Electrochemical reduction of CO2 to syngas using carbon gels-green graphene composites as metal free electrocatalyst

Abstract

The generation of syngas through the electro-reduction of CO2 and the subsequent H2 generation in a unified electro-conversion system emerges as a compelling strategy for the production of fuel precursors and chemicals. However, effective control of the CO:H2 ratio is imperative to ensure the system's practical application. This necessitates the utilization of electrocatalysts that exhibit active sites favoring both CO2 activation and regulated H2 generation, along with characteristics such as high conductivity, an extensive active surface area, and economical and sustainable synthesis methodologies. In this study, carbon xerogel microspheres doped with eco-graphene, which was obtained by environmentally friendly methods, have been synthesized. It has been observed that the inclusion of eco-graphene provides a high graphitic character, as well as nitrogenous groups and quinones.

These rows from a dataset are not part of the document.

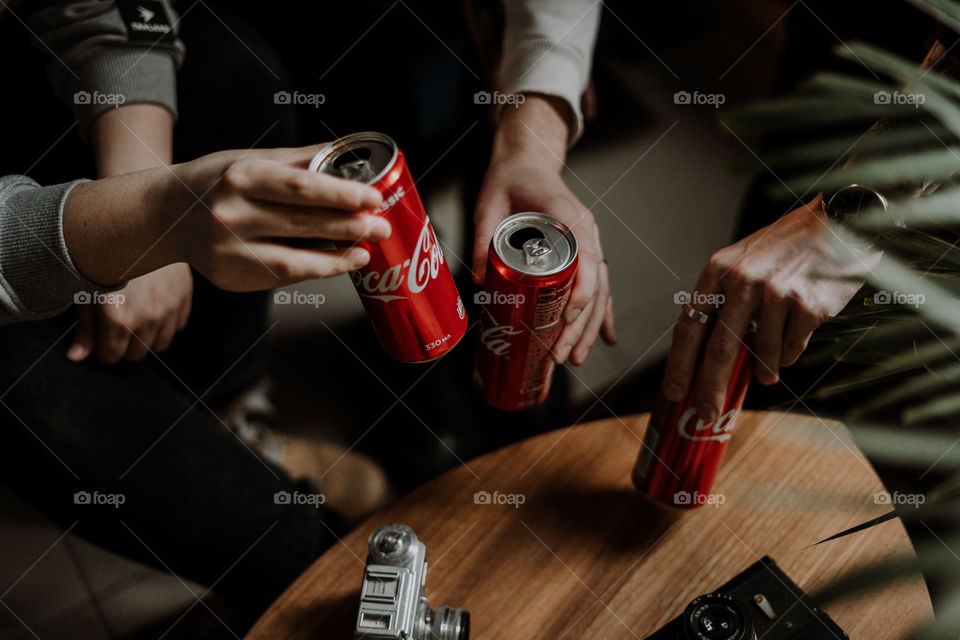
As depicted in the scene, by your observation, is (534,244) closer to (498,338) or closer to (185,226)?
(498,338)

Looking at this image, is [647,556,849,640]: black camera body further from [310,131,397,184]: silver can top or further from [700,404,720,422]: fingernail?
[310,131,397,184]: silver can top

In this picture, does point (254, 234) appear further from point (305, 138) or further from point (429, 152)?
point (305, 138)

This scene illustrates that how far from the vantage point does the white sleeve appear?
3.83 ft

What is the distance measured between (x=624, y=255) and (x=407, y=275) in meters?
1.10

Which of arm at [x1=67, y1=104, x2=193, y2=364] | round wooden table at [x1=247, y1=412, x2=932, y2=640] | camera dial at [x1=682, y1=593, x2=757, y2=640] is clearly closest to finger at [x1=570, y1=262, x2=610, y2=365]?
round wooden table at [x1=247, y1=412, x2=932, y2=640]

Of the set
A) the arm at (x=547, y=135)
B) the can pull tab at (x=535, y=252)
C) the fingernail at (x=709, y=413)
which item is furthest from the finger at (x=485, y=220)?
the fingernail at (x=709, y=413)

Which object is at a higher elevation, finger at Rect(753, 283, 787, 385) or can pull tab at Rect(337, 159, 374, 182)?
can pull tab at Rect(337, 159, 374, 182)

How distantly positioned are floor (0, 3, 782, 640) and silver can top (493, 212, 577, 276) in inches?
28.8

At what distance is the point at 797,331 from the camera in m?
0.80

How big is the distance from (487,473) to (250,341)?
573 millimetres

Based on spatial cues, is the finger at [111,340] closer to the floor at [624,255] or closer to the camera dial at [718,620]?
the floor at [624,255]

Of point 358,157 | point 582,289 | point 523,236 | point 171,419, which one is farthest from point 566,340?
point 171,419

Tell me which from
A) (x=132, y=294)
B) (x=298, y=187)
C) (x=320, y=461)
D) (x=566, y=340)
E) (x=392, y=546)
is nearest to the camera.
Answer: (x=298, y=187)

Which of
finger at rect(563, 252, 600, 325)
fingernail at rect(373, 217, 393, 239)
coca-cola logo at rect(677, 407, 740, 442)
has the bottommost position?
coca-cola logo at rect(677, 407, 740, 442)
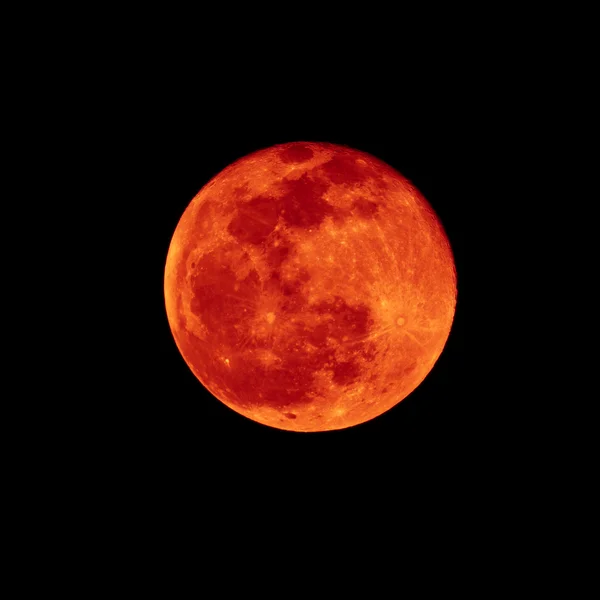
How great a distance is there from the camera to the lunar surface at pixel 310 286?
3.26 meters

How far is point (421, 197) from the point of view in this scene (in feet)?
13.3

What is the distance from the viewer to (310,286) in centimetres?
324

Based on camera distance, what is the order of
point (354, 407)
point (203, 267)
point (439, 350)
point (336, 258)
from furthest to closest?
point (439, 350) < point (354, 407) < point (203, 267) < point (336, 258)

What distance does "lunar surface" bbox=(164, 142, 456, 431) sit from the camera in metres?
3.26

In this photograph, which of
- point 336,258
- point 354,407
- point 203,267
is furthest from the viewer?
point 354,407

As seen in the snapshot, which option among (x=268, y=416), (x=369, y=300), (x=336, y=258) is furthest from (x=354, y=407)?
(x=336, y=258)

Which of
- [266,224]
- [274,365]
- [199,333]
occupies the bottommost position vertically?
[274,365]

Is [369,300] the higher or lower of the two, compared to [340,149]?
lower

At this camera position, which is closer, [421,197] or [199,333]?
[199,333]

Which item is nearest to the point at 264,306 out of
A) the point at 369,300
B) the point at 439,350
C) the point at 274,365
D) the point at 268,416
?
the point at 274,365

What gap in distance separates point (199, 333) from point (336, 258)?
1.15 meters

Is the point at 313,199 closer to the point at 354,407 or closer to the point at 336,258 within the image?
the point at 336,258

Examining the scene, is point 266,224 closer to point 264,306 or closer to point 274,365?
point 264,306

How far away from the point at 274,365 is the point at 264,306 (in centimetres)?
42
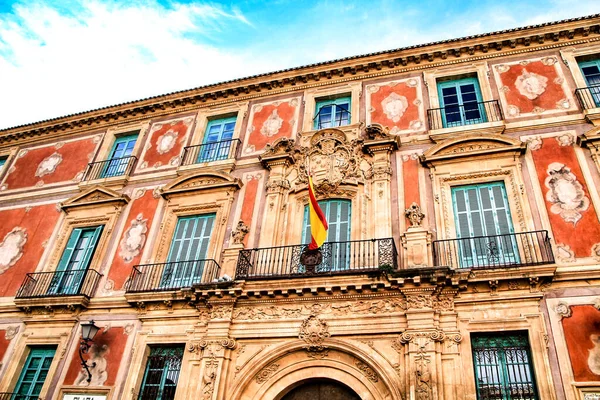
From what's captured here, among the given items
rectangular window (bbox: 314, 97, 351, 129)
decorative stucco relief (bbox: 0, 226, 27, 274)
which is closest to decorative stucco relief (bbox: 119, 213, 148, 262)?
decorative stucco relief (bbox: 0, 226, 27, 274)

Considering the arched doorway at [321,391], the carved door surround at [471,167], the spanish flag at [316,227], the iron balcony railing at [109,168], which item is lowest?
the arched doorway at [321,391]

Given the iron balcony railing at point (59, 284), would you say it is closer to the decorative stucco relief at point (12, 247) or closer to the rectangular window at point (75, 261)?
the rectangular window at point (75, 261)

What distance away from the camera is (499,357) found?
8.44 meters

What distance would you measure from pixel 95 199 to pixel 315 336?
8.34 meters

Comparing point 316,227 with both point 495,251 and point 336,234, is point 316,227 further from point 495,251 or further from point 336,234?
point 495,251

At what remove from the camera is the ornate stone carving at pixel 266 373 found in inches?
378

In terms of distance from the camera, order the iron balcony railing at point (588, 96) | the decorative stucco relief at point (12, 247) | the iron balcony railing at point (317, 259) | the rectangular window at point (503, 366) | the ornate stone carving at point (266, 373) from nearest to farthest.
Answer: the rectangular window at point (503, 366)
the ornate stone carving at point (266, 373)
the iron balcony railing at point (317, 259)
the iron balcony railing at point (588, 96)
the decorative stucco relief at point (12, 247)

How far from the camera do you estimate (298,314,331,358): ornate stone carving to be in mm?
9453

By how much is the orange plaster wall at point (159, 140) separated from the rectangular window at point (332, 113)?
4.30 m

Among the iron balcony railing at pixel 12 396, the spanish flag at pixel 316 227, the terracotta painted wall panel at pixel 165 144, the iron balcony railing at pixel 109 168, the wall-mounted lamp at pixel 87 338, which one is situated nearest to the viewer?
the wall-mounted lamp at pixel 87 338

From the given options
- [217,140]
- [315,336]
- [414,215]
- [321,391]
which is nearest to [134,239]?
[217,140]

These features not only improve the selectivity for CO production, but also decrease the overpotential in both CO2 and water reduction reactions. The spherical morphology and porosity of the carbon xerogels have been shown to facilitate the accessibility of the reagents to the active sites, thereby enhancing the overall efficiency of the electrocatalysts. The optimal H2/CO ratio achieved in this study, ranging from 1 to 3, underscores the efficacy of the electrocatalysts in facilitating a single-vessel coupled Fischer-Tropsch synthesis. These electrocatalysts exhibit high selectivity for CO2 electro-reduction, attaining a maximum efficiency of 89.2 %.